▶ Exercise prompt
Using the listing below, work out how many lines contain the word "scientific", and respond with that number alone.

*** Data under study ***

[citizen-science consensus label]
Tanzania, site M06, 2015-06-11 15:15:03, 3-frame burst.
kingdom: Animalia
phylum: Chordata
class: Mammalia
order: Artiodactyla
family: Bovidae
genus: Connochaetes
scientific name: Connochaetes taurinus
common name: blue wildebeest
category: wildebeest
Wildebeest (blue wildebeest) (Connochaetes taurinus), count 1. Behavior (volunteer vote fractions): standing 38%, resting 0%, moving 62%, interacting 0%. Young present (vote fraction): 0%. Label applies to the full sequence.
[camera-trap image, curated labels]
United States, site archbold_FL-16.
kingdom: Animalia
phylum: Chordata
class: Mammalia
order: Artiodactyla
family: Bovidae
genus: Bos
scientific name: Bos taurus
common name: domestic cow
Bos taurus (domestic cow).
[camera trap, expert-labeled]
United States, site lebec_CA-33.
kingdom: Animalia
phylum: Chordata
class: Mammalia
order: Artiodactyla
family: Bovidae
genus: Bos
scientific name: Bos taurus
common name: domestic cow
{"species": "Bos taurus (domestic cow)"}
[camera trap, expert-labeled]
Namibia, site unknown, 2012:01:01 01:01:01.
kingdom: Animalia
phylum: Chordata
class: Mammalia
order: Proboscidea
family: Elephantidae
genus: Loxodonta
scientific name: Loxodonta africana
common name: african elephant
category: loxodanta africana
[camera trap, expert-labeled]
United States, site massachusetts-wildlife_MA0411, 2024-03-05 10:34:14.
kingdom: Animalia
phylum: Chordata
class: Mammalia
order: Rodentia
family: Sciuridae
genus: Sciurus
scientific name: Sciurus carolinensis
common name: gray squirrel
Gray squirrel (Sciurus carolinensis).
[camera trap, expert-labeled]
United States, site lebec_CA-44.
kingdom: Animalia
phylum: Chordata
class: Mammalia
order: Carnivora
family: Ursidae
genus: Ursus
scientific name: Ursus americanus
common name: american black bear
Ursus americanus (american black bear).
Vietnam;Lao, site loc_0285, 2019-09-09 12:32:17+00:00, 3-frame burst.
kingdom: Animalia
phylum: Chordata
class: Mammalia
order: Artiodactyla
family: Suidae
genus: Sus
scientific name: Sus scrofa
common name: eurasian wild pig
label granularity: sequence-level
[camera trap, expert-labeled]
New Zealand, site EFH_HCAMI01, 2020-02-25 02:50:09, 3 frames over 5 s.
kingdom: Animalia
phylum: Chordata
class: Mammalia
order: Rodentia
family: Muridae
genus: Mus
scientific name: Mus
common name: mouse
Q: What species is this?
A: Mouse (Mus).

*** End of Data under study ***

▶ Solution to this problem
8